Supplied text:

[FOM] Re: Non-constructive nature of probabilistic proofs

Timothy Y. Chow tchow at alum.mit.edu
Tue Nov 4 16:45:00 EST 2003

On Mon 3 Nov I wrote:

>I'm not sure that anyone has even formally defined and studied TFBPP.
>Some months ago I came up with a possible definition

Let me say a little bit more about this.  It might seem natural to say
that a probabilistic existence proof is nonconstructive if it does not
directly yield an explicit polynomial-time algorithm for constructing the
object whose existence it proves.  I suggest, however, a slightly
different definition.  If the proof yields a *randomized* algorithm that
runs in polynomial time and yields a positive instance with a bounded
probability of error, then I think the proof deserves to be called
"constructive."  This is a more generous definition of constructive.  For
example, consider a BPP property that 1/n of all graphs on n vertices
enjoy.  Then I can construct an instance by randomly generating a linear
number of graphs on n vertices and testing each of them for the property.

Request 1: According to the post on probabilistic existence proofs, what must a proof yield for its author to call it constructive?
Request 2: Write the next part of the post on probabilistic existence proofs, picking up after its final sentence.
The entries after this point come from a different source than the post on probabilistic existence proofs.

Listed entries:
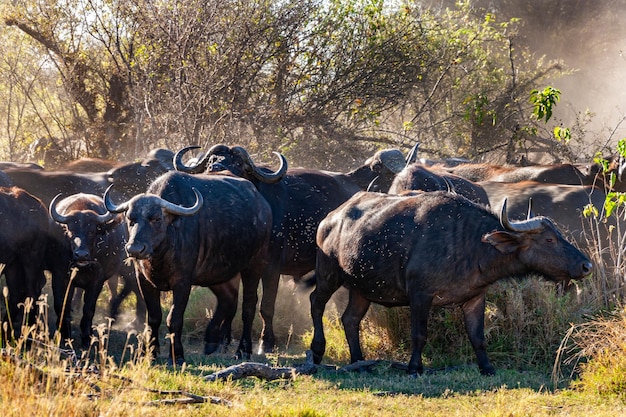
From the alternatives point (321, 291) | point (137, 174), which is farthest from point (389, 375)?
point (137, 174)

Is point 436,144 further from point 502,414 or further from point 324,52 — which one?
point 502,414

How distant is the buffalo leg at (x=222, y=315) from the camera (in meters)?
10.1

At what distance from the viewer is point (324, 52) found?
17078 millimetres

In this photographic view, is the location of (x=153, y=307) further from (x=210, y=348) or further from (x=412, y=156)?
(x=412, y=156)

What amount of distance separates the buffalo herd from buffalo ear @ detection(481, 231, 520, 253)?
0.04 ft

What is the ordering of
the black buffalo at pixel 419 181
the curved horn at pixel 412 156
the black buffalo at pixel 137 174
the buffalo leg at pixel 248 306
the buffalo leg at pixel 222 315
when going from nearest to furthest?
1. the buffalo leg at pixel 248 306
2. the buffalo leg at pixel 222 315
3. the black buffalo at pixel 419 181
4. the curved horn at pixel 412 156
5. the black buffalo at pixel 137 174

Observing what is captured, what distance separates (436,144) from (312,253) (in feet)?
34.0

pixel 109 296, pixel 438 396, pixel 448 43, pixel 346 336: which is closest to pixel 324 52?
pixel 448 43

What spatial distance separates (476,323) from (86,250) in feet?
13.0

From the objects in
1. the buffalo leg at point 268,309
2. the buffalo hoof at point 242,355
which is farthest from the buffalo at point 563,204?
the buffalo hoof at point 242,355

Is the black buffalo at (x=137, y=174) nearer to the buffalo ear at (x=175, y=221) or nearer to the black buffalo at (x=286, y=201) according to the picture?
the black buffalo at (x=286, y=201)

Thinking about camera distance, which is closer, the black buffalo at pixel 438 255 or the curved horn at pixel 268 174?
the black buffalo at pixel 438 255

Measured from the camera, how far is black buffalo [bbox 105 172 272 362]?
27.4 ft

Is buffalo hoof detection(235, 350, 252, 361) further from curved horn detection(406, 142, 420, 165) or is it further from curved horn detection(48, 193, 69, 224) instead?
curved horn detection(406, 142, 420, 165)
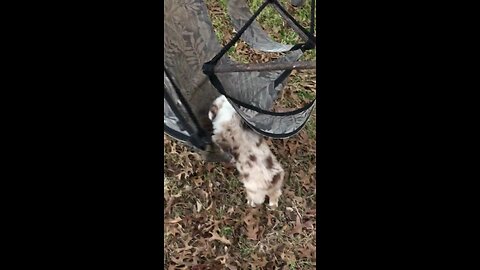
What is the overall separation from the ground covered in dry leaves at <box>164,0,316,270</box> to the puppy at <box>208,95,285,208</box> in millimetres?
353

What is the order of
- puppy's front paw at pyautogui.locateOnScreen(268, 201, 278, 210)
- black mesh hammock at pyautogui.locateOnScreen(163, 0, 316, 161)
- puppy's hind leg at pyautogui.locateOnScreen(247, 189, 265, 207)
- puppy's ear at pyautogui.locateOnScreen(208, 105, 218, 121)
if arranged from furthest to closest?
puppy's front paw at pyautogui.locateOnScreen(268, 201, 278, 210)
puppy's hind leg at pyautogui.locateOnScreen(247, 189, 265, 207)
puppy's ear at pyautogui.locateOnScreen(208, 105, 218, 121)
black mesh hammock at pyautogui.locateOnScreen(163, 0, 316, 161)

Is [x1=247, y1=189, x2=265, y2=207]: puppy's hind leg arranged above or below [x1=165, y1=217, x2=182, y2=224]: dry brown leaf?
above

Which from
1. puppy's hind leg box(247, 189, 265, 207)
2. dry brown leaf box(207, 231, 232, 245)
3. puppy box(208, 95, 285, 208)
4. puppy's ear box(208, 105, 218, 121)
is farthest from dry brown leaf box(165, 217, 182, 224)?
puppy's ear box(208, 105, 218, 121)

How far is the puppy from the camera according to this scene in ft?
5.47

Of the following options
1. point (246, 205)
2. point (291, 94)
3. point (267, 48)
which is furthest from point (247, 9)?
point (246, 205)

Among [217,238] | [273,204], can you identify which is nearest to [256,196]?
[273,204]

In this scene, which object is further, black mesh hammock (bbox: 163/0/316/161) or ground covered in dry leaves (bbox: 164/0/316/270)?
ground covered in dry leaves (bbox: 164/0/316/270)

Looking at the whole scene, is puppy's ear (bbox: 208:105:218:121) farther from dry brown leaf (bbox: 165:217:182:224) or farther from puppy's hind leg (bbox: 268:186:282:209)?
dry brown leaf (bbox: 165:217:182:224)

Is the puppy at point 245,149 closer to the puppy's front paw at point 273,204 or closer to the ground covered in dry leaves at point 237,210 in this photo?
the puppy's front paw at point 273,204

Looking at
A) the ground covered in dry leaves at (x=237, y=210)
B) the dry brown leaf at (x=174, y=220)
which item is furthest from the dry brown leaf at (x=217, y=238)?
the dry brown leaf at (x=174, y=220)

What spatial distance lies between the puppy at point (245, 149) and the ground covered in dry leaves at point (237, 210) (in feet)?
1.16

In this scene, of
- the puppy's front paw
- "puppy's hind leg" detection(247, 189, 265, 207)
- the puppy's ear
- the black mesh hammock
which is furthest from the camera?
the puppy's front paw
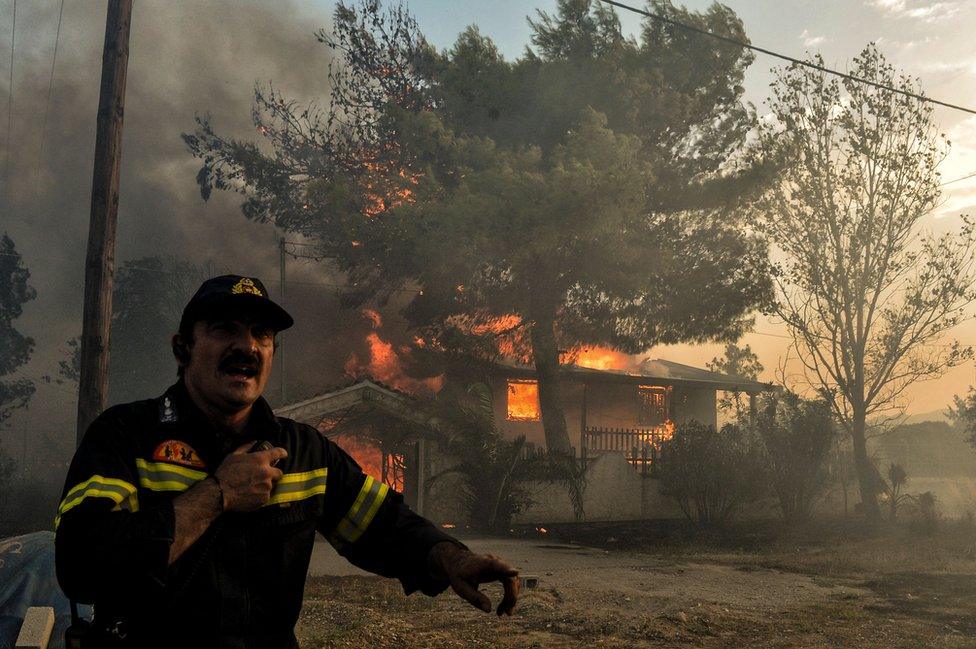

Expected answer 1: A randomized algorithm that runs in polynomial time and yields a positive instance with a bounded probability of error.

Expected answer 2:
I consider this "constructive" even though maybe it's not an "explicit"

Some probabilistic proofs are constructive in this sense although they
may not be "explicitly" constructive---Joel Friedman's almost-Ramanujan
graphs furnish an example.  Other probabilistic proofs are nonconstructive
even with my more generous notion of constructiveness.  A classic example
is the existence proof of Ramsey graphs---graphs on n vertices with no
clique or independent set with more than 2 log_2 n vertices.  Even though
you can randomly generate graphs on n vertices and expect to get a Ramsey
graph in polynomial time, there isn't any (known) efficient (i.e., BPP)
way of identifying a Ramsey graph when you get one.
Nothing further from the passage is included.